Ocurre que hacia el final del recinto, tras la zona de descanso y relax, Dekmantel alberga un microcosmos en forma de carpa, donde el Techno toma forma sudor y lágrimas y maximiza su expresión. Dejar atrás el puesto de patatas fritas es adentrarse en un hospital de campaña de la guerra donde van saliendo vencedores y vencidos en la batalla que se libra en la oscuridad y el calor de cuatro paneles de plástico: La UFO. El mariscal al cargo es Planetary Assault System con una hora de live de los que tengo en la retina, meses después.

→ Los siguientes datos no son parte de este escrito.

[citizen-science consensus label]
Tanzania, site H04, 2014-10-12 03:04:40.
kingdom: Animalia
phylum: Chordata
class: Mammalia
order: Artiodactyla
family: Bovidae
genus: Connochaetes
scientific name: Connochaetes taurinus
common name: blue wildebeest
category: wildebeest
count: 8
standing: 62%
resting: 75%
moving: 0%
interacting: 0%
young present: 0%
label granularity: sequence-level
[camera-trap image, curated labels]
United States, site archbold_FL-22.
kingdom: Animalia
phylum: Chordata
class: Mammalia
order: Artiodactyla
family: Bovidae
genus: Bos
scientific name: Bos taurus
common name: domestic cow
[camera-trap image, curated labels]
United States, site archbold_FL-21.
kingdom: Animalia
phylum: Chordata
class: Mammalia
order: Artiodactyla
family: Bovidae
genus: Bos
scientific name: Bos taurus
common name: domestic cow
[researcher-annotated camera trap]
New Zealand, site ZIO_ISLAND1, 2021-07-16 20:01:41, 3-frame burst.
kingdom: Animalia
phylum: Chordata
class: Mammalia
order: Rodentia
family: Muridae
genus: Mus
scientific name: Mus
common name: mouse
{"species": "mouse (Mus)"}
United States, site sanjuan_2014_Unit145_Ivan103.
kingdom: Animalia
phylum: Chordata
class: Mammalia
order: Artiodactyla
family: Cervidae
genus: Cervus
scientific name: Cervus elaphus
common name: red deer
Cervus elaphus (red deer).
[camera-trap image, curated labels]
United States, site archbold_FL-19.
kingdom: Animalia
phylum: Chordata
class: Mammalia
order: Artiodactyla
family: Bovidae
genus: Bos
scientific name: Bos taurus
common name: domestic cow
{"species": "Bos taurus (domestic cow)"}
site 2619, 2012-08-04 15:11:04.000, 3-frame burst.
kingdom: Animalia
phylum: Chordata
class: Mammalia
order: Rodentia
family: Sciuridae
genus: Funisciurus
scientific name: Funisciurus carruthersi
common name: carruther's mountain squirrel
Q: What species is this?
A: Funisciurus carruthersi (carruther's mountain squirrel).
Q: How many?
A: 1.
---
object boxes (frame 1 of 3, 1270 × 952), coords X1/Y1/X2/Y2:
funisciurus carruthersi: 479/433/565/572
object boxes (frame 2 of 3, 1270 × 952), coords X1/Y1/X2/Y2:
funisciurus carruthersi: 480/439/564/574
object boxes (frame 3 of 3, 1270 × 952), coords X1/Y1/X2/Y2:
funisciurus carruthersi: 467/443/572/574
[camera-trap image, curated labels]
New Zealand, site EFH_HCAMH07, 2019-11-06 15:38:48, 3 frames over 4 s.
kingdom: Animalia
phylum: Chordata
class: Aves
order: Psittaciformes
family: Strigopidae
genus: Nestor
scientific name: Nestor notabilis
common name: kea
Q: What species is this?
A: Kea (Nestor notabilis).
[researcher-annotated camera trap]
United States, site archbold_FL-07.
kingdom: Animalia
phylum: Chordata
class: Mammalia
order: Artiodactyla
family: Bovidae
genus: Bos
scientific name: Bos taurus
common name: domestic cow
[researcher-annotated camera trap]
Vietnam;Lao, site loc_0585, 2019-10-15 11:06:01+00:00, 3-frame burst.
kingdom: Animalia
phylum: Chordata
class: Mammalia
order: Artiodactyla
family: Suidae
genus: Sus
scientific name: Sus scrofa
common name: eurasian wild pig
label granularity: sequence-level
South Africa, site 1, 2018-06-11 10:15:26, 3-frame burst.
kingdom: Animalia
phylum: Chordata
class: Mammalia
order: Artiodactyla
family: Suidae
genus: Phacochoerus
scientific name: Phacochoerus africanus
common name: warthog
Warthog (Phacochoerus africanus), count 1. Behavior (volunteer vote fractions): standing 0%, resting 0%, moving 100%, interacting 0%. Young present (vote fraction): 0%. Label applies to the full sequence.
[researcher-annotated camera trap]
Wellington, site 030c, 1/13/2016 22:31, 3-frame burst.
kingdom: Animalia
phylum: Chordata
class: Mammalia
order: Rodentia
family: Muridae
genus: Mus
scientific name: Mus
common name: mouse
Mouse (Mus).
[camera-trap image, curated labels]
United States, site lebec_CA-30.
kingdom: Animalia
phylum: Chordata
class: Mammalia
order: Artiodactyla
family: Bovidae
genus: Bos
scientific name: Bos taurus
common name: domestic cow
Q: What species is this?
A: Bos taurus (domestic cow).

Con la batalla y la guerra ya perdidas, solo basta ya buscar un buen lugar para realizar el entierro, y que suenen las trompetas y las salvas de cañón con los clásicos básicos de la cita holandesa: Motorcity Drum Ensemble a ramalazos house, Nitzer Ebb  a base de clásicos y IF con trallazos Italodiscos para cerrar, a lo grande, todos juntos en manos de Marcel Dettman en una media hora que sirva para hacer manada, felicitarnos por el buen trabajo, abrazar al compañero y desearnos a todos un feliz Dekmantel 2020 y para los que solo lo vemos año impar 2021. Ya solo quedan 9 meses.